> [WHAT THE EXERCISE ASKS] All lines of the listing that contain "site" should be shown in full.

╭─ INFORMATION SUPPLIED

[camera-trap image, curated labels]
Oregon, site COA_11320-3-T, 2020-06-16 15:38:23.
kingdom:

╰─
╭─ INFORMATION SUPPLIED

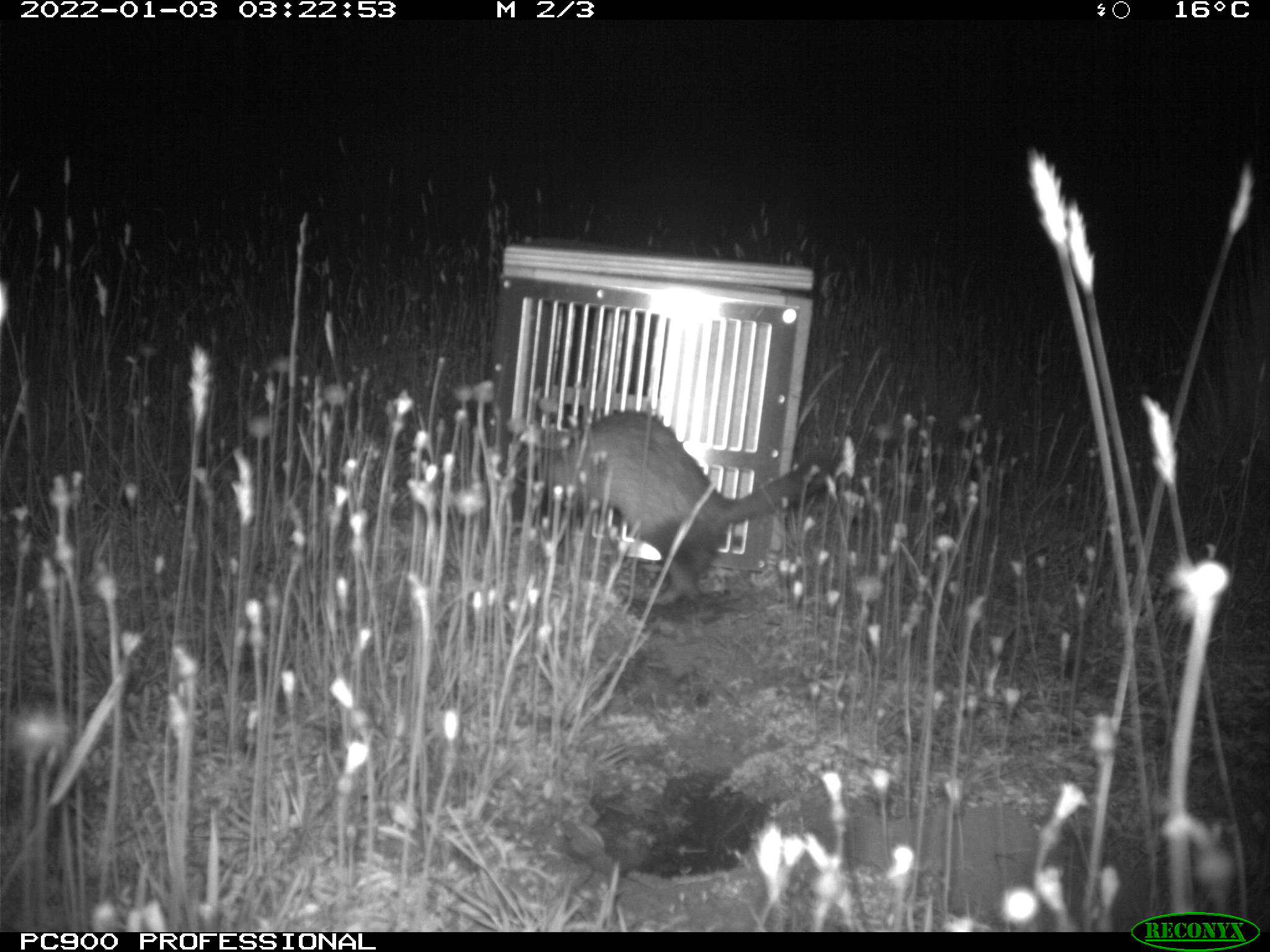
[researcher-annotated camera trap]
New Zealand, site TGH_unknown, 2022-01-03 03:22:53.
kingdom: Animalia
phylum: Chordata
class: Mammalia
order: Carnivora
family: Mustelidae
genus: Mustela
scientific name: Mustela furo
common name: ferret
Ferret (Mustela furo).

╰─

> [TASK RESPONSE]
Oregon, site COA_11320-3-T, 2020-06-16 15:38:23.
New Zealand, site TGH_unknown, 2022-01-03 03:22:53.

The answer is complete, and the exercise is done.